- [Required work]: Search the listing below for "camera". Copy each matching line.

- [Material supplied]:

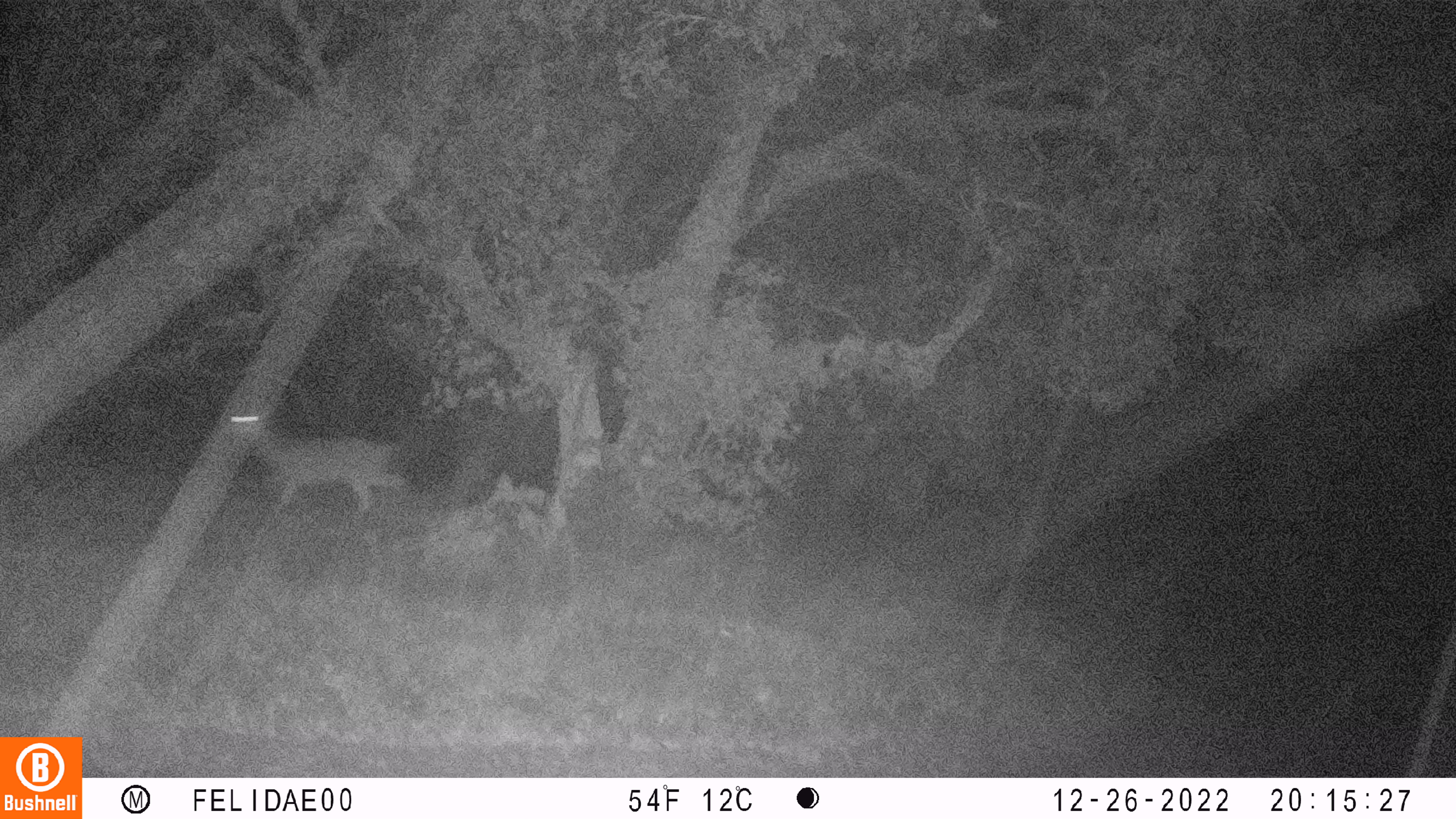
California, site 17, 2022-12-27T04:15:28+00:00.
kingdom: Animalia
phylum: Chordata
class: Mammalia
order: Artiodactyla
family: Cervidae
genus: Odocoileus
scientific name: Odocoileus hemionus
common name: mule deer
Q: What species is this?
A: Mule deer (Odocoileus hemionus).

==

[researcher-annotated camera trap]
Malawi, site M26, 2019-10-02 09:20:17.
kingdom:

---

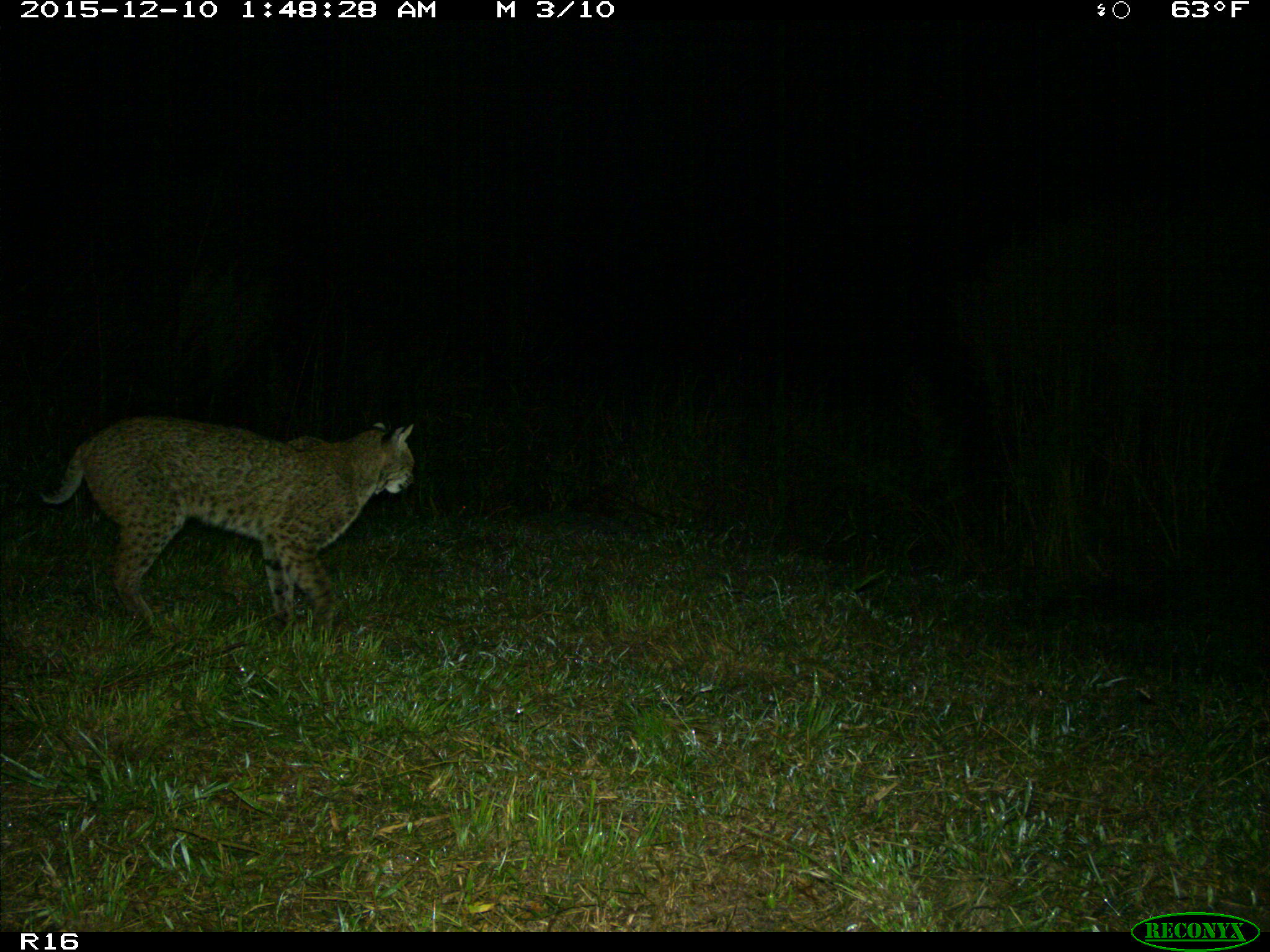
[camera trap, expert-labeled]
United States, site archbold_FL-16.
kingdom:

- [Result of this task]:
[researcher-annotated camera trap]
[camera trap, expert-labeled]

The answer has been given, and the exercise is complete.